In my day, you could enter the theatre at any time, even in the middle of the film, when things had already happened and were continuing to happen. You would then try to figure out what had taken place up until now. Later, when the film replayed from the beginning, you could see how well you had guessed events—and, if you liked the film, you could stay and watch it over again.

Life is like those movies during my time. We enter when many things have already happened, over hundreds of thousands of years. And to better understand the many new things happening now, it is important to learn what took place before we were born.

Now, your school—in addition to your personal readings—should teach you to memorize what came before you. But it’s clear they do not do this well. Various surveys tell us that today's kids, even those already in college, born, say, in 1990, do not know—and maybe do not want to know—what happened in 1980, much less what happened 50 years ago. If you ask some of them who Aldo Moro was, they respond that he was the head of the Red Brigades, when, in fact, he was murdered by the Red Brigades.

We no longer speak of the Red Brigades, who remain something of a mystery to many, even though they operated just a little over 30 years ago. I was born in 1932, a decade after the rise to power of fascism; but even I knew who the prime minister was at the time of the March on Rome. It may well have been the fascist school that taught me about the “bad and stupid” minister ("the cowardly Facta" ) whom they overthrew, but at least I knew who he was.

Today’s school boy does not know the film actresses of 20 years ago; I knew about Francesca Bertini, who was a star in silent films 20 years before I was born. Maybe this was because I thumbed through old magazines piled in the closet of our house; indeed, I encourage you also to browse through old magazines to learn what happened before you were born.

But why is it so important to know what came before? Because often what occurred before you explains why certain things are happening today; at the very least, learning rosters of football teams is a way to enrich your memory.

Mind you that books and magazines aren’t the only way of enriching memory. Internet can serve you as well. You already spend time chatting with your friends; extend that to chatting, so to speak, with the history of the world. Who were the Hittites? The Camisards? What were the names of the three ships of Columbus? When did the dinosaurs disappear? Could Noah's Ark have had a rudder? What was the name of the ancestor of the ox? Were there more tigers a hundred years ago than today? What was the Empire of Mali? And who spoke of the Evil Empire? Who was the second pope in history? When did Mickey Mouse first appear?

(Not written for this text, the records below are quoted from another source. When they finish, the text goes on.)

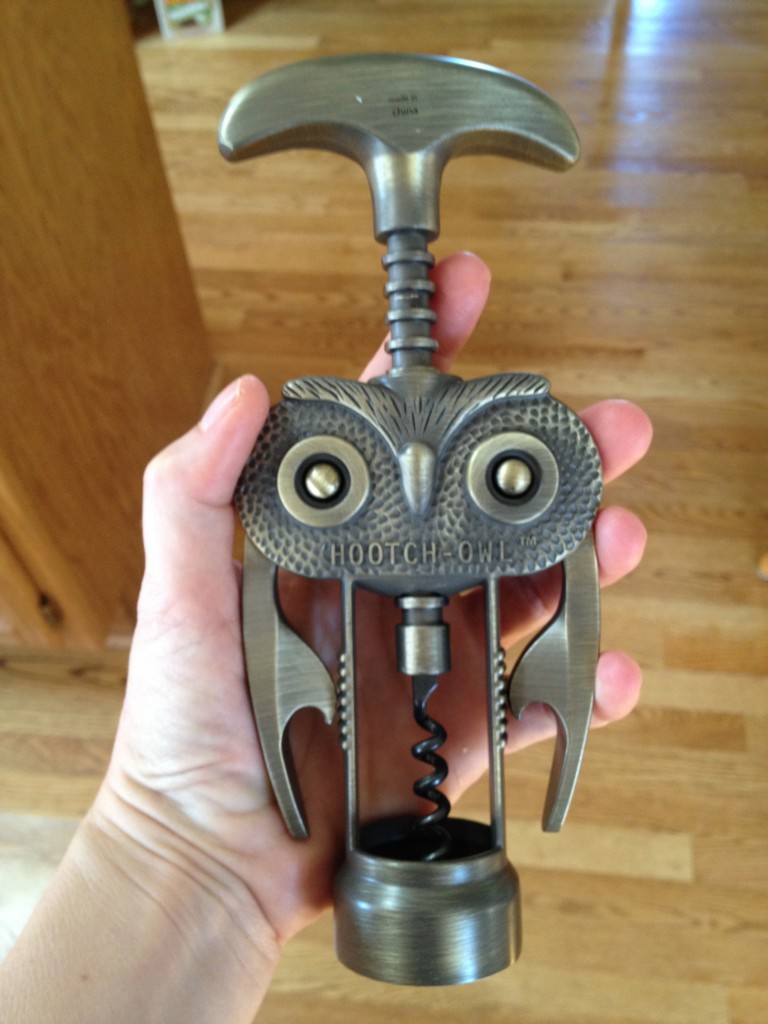 Hootch Owl Corkscrew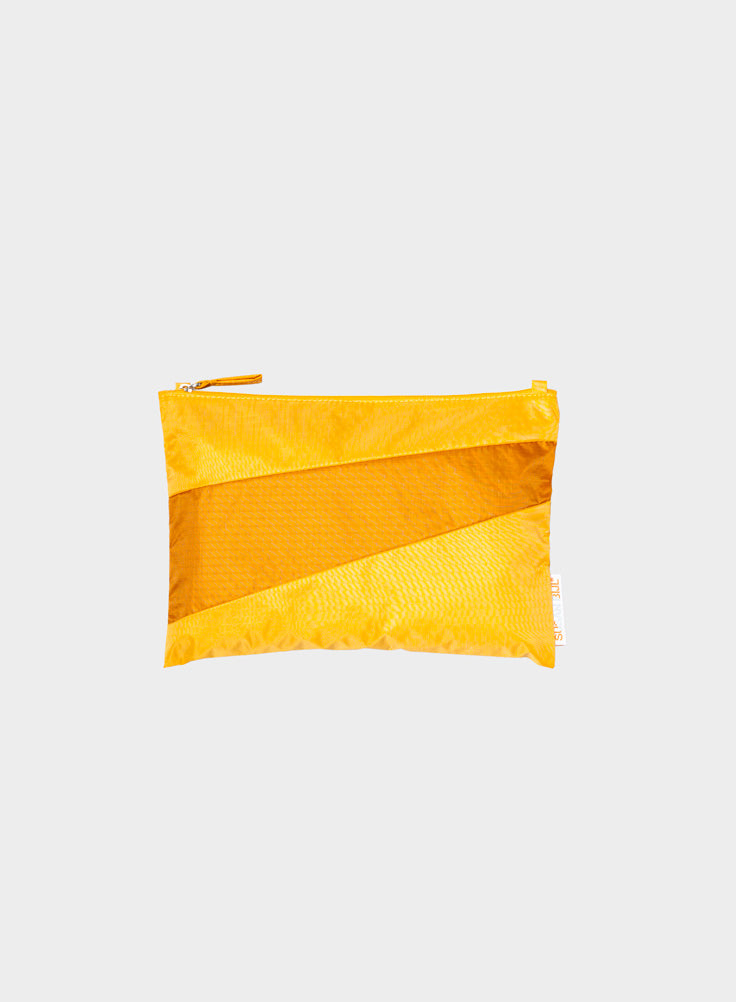SUSAN BIJL THE NEW POUCH CALENDULA & GINGER MEDIUM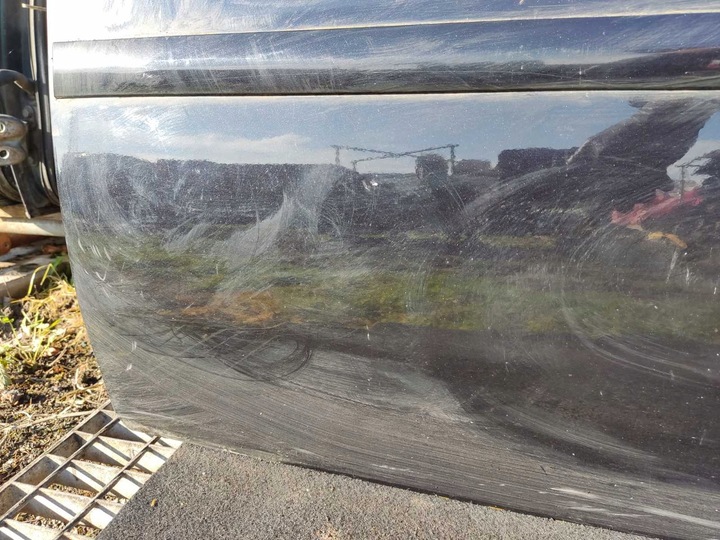 фото №7, Дверь передние левая vectra c. z20r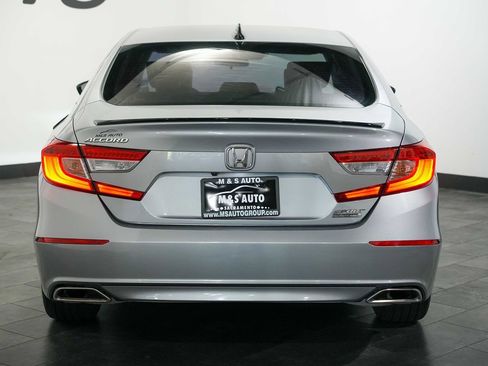 Used 2021 Honda Accord Sport Special Edition image 5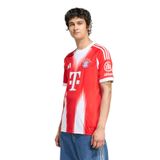 adidas Erkek Kırmızı Forma M Beden FCB H JSY Modeli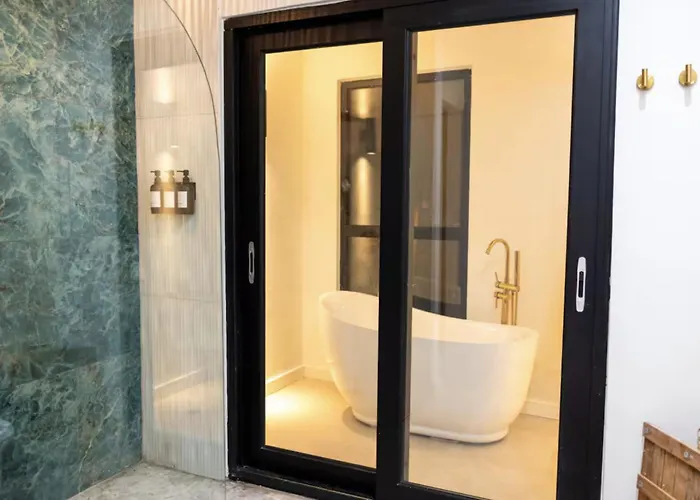 Rooftop Couples Suites At Ocean Park Beach Club San Juan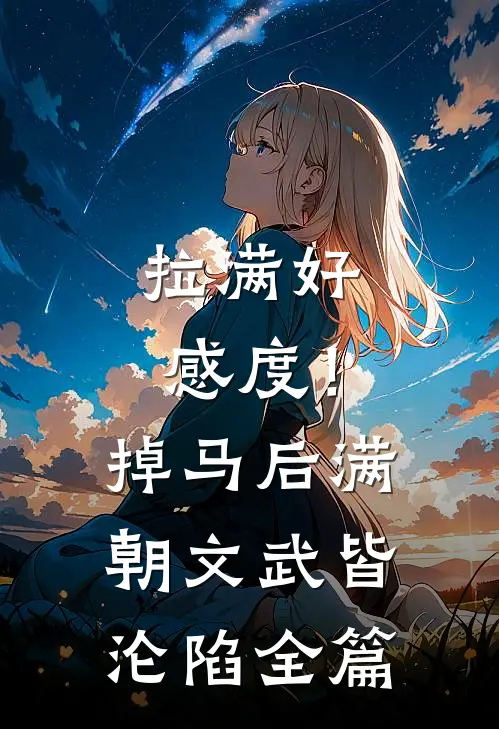 拉满好感度！掉马后满朝文武皆沦陷全篇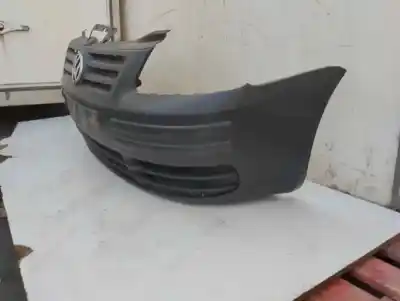 Автозапчасти б/у передний бампер за volkswagen caddy ka/kb (2k) bls ссылки oem iam 2k0807221  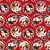 Saco Metalizado 30X44 Noel Boas 50 Un - Imagem 1
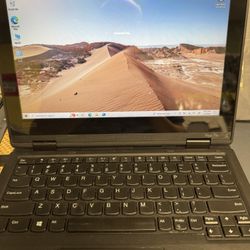 Laptop Lenovo Touch Screen Para Cuba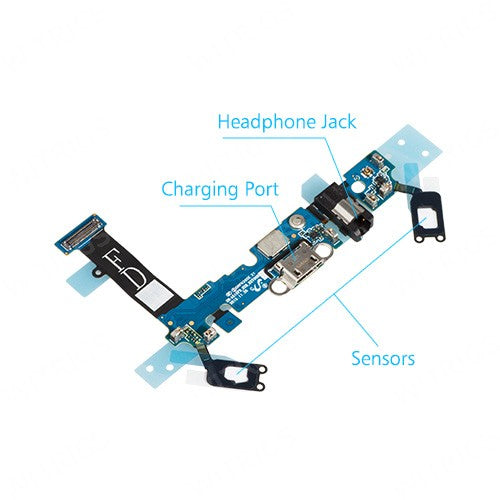 OEM Charging Port for Samsung Galaxy A5(2016) A510F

I could go on forever, and all would be fine adventures in research. And all there to remember. Then when the day comes that you are old, you will feel like you have lived a thousand lives ... been present at the battle of Waterloo, witnessed the assassination of Julius Caesar, seen the place where the medieval monk and alchemist, Berthold the Black, mixed substances in a mortar to make gold but instead discovered, with a bang, gunpowder.

Others of your friends, who have not cultivated their memory, will instead have lived one life. A life very sad and poor of great emotions.
So, cultivate your memory—and tomorrow memorize La Vispa Teresa.